─── Extracted information ───
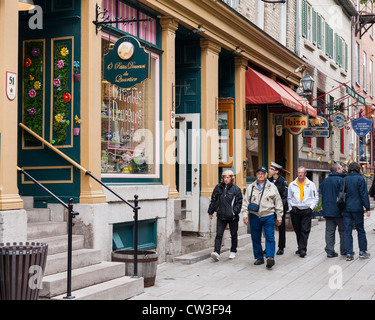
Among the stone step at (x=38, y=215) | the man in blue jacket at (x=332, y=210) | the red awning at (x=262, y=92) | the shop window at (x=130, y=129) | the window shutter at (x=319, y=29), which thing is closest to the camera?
the stone step at (x=38, y=215)

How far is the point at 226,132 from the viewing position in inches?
569

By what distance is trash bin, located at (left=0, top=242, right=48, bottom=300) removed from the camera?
19.9 ft

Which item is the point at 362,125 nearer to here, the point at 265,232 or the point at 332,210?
the point at 332,210

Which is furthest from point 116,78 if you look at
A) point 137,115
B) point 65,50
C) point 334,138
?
point 334,138

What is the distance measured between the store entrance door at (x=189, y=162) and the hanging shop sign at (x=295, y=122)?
5953mm

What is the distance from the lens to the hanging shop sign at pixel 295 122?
18.0 metres

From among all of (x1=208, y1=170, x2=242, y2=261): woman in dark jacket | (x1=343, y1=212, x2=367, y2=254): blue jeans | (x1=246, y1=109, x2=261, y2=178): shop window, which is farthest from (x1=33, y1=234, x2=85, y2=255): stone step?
(x1=246, y1=109, x2=261, y2=178): shop window

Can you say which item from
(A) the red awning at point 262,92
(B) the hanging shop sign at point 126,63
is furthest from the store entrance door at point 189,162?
(B) the hanging shop sign at point 126,63

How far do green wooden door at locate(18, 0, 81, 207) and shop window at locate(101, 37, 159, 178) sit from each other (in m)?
0.77

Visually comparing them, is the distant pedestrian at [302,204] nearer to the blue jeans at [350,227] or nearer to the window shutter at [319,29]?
the blue jeans at [350,227]

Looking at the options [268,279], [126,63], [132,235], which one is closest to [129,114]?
[126,63]

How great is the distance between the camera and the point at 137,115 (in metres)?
10.6

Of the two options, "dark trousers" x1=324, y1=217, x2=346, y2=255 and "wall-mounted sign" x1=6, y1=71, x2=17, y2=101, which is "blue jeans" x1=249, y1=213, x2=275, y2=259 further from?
"wall-mounted sign" x1=6, y1=71, x2=17, y2=101
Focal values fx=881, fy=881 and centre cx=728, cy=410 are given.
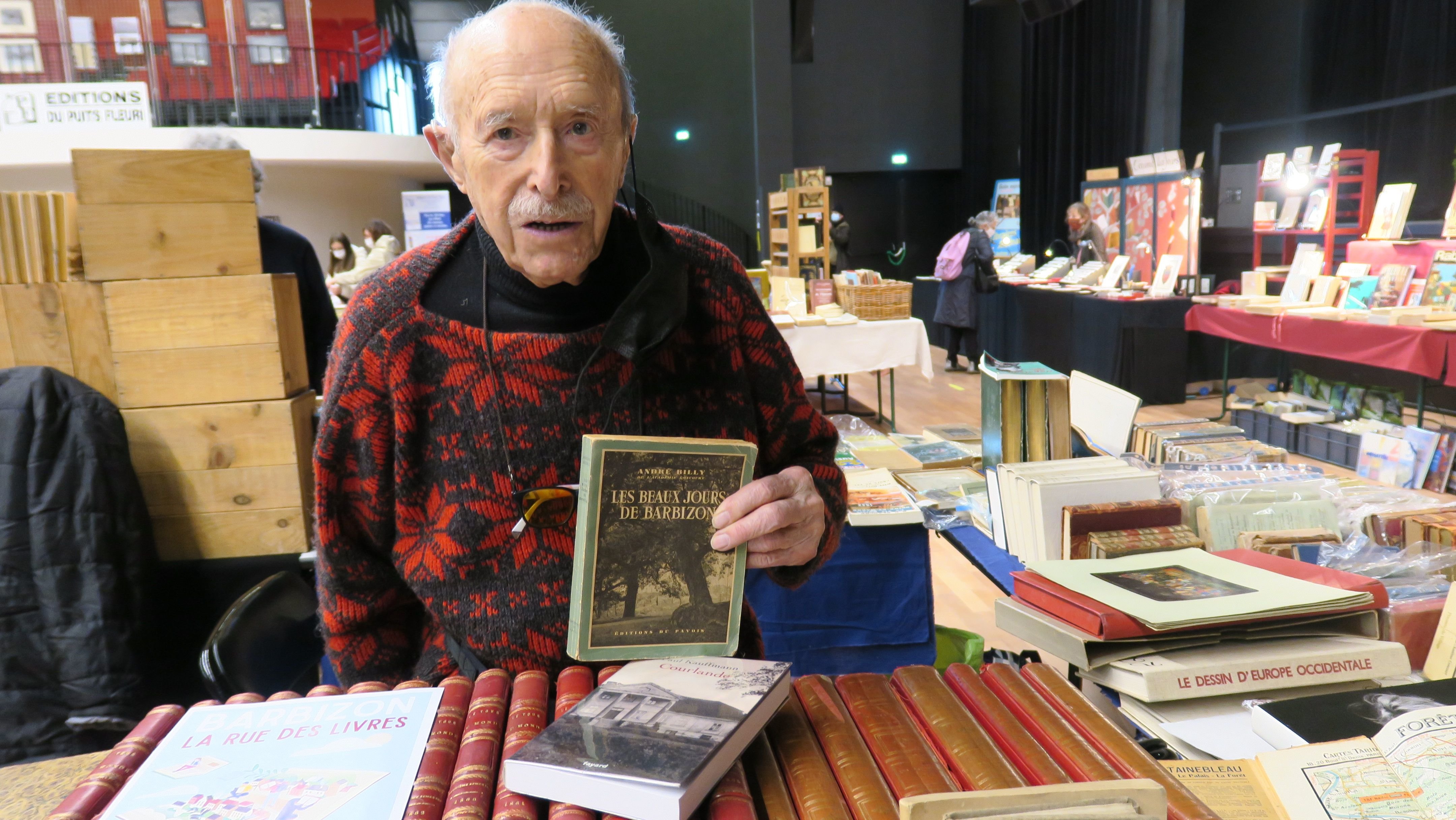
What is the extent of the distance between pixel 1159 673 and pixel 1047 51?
45.6 feet

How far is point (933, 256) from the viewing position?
52.9ft

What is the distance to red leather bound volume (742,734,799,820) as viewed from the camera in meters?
0.66

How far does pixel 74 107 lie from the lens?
1078 centimetres

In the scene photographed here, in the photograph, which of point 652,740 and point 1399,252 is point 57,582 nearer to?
point 652,740

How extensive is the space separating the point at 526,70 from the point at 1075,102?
13141 millimetres

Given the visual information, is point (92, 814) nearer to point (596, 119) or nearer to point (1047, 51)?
point (596, 119)

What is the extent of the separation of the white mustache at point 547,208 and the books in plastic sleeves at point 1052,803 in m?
0.66

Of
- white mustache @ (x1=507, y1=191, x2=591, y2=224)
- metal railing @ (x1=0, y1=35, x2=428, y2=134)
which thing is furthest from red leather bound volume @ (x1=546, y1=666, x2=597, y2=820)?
A: metal railing @ (x1=0, y1=35, x2=428, y2=134)

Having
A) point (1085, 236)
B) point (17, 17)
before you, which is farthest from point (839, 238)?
point (17, 17)

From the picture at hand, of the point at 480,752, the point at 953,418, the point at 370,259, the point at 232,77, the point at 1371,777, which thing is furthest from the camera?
the point at 232,77

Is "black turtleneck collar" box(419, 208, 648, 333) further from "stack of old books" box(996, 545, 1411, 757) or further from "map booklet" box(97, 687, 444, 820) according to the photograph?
"stack of old books" box(996, 545, 1411, 757)

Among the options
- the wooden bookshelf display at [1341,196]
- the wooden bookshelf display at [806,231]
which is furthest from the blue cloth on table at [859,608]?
the wooden bookshelf display at [1341,196]

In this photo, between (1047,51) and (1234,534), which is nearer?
(1234,534)

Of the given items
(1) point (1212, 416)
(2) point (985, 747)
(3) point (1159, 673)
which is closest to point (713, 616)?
(2) point (985, 747)
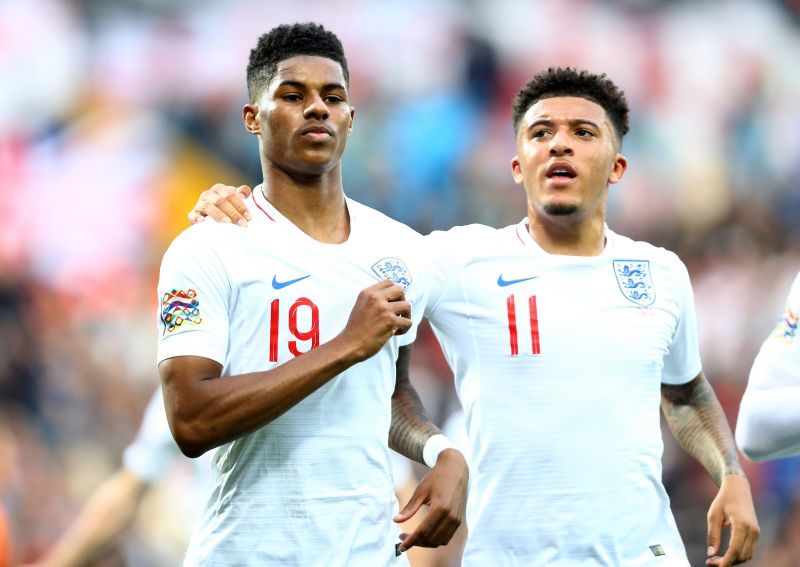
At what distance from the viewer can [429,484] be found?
325cm

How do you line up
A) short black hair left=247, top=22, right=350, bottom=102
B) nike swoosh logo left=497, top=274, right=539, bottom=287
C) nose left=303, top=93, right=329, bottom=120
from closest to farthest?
nose left=303, top=93, right=329, bottom=120 < short black hair left=247, top=22, right=350, bottom=102 < nike swoosh logo left=497, top=274, right=539, bottom=287

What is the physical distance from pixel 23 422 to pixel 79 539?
158 inches

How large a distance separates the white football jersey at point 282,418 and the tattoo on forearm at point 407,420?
21 centimetres

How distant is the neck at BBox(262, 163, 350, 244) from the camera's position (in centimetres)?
351

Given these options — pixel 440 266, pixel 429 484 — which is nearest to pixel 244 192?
pixel 440 266

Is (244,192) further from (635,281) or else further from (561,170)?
(635,281)

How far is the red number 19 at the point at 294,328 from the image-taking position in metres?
3.26

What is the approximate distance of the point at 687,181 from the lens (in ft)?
35.3

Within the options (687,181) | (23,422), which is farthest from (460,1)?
(23,422)

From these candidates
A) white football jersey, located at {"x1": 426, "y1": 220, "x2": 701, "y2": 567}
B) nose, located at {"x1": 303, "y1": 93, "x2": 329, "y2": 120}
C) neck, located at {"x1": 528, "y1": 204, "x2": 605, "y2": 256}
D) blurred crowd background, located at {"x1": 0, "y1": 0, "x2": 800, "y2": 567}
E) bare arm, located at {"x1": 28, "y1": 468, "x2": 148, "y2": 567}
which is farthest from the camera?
blurred crowd background, located at {"x1": 0, "y1": 0, "x2": 800, "y2": 567}

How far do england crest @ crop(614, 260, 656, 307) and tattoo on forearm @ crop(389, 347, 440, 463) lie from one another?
806 millimetres

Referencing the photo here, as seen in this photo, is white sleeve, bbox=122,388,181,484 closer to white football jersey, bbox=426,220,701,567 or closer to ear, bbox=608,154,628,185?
white football jersey, bbox=426,220,701,567

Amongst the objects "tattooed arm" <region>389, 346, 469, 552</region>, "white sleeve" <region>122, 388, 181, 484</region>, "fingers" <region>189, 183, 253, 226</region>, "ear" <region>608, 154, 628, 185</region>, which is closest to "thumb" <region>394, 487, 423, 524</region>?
"tattooed arm" <region>389, 346, 469, 552</region>

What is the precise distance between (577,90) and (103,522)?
256 centimetres
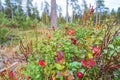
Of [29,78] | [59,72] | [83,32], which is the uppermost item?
A: [83,32]

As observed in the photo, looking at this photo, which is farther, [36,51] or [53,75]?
[36,51]

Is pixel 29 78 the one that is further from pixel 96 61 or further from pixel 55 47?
pixel 96 61

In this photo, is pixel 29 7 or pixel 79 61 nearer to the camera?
pixel 79 61

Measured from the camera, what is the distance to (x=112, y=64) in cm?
206

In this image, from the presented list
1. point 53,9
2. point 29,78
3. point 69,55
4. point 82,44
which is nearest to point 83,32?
point 82,44

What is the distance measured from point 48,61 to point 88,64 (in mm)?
404

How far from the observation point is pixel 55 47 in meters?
2.28

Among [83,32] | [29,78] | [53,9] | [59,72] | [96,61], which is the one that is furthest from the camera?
[53,9]

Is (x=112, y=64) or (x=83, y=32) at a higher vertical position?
(x=83, y=32)

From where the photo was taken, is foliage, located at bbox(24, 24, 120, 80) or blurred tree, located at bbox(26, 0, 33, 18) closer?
foliage, located at bbox(24, 24, 120, 80)

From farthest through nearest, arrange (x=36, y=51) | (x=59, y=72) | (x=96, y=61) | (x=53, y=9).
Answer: (x=53, y=9) < (x=36, y=51) < (x=96, y=61) < (x=59, y=72)

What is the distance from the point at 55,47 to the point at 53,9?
13.2m

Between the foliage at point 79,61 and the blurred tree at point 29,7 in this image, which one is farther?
the blurred tree at point 29,7

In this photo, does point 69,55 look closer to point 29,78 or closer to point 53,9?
point 29,78
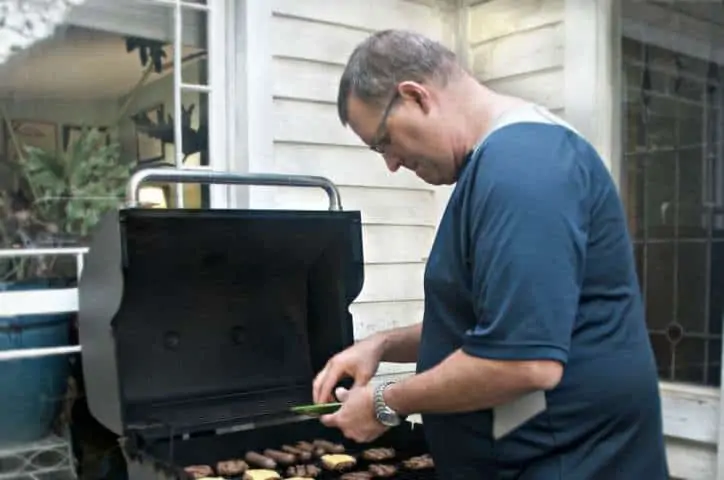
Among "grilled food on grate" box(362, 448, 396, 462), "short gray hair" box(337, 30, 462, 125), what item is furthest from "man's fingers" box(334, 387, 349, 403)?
"short gray hair" box(337, 30, 462, 125)

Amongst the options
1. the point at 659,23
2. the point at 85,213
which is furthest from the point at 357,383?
the point at 659,23

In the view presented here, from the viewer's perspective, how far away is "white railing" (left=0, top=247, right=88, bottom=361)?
───
→ Problem description:
Starting at the line that contains "In this photo, is pixel" and ending at the last of the rows, write those lines out again with "photo" changed to "snapshot" and nothing else altered. Leave the pictures out.

→ Result below:
In this snapshot, is pixel 29 7 or pixel 79 61 nearer to the camera?
pixel 79 61

Measured from the camera, what is the distance to (x=112, y=64) in cm?
206

In this image, from the presented list
1. point 53,9
2. point 29,78
3. point 69,55
4. point 82,44
which is nearest to point 83,32?
point 82,44

What is the distance measured from point 48,61 to point 88,64 (in mm)?
404

How far from the observation point is pixel 55 47 in meters?
2.28

Among [83,32] | [29,78] | [53,9] | [59,72] | [96,61], which is the one that is furthest from the camera?
[53,9]

Is (x=112, y=64) or (x=83, y=32) at a higher vertical position?
(x=83, y=32)

From where the snapshot was taken, is foliage, located at bbox(24, 24, 120, 80) or blurred tree, located at bbox(26, 0, 33, 18) closer?
foliage, located at bbox(24, 24, 120, 80)

From farthest through nearest, arrange (x=36, y=51) | (x=59, y=72) | (x=96, y=61) | (x=53, y=9).
Answer: (x=53, y=9) < (x=36, y=51) < (x=96, y=61) < (x=59, y=72)

What is the distance from the point at 55,47 to the point at 53,9?
13.2m

Between the foliage at point 79,61 and the blurred tree at point 29,7 in this image, which one is farther?
the blurred tree at point 29,7

In this snapshot, does point 69,55 look closer to point 29,78 or closer to point 53,9?
point 29,78
Among "grilled food on grate" box(362, 448, 396, 462), "short gray hair" box(337, 30, 462, 125), what item is furthest from "man's fingers" box(334, 387, 349, 403)?
"short gray hair" box(337, 30, 462, 125)

Amongst the options
1. the point at 659,23
2. the point at 85,213
which is furthest from the point at 357,383?
the point at 659,23

In the view presented here, from the viewer's perspective, how far away is "white railing" (left=0, top=247, right=88, bottom=361)?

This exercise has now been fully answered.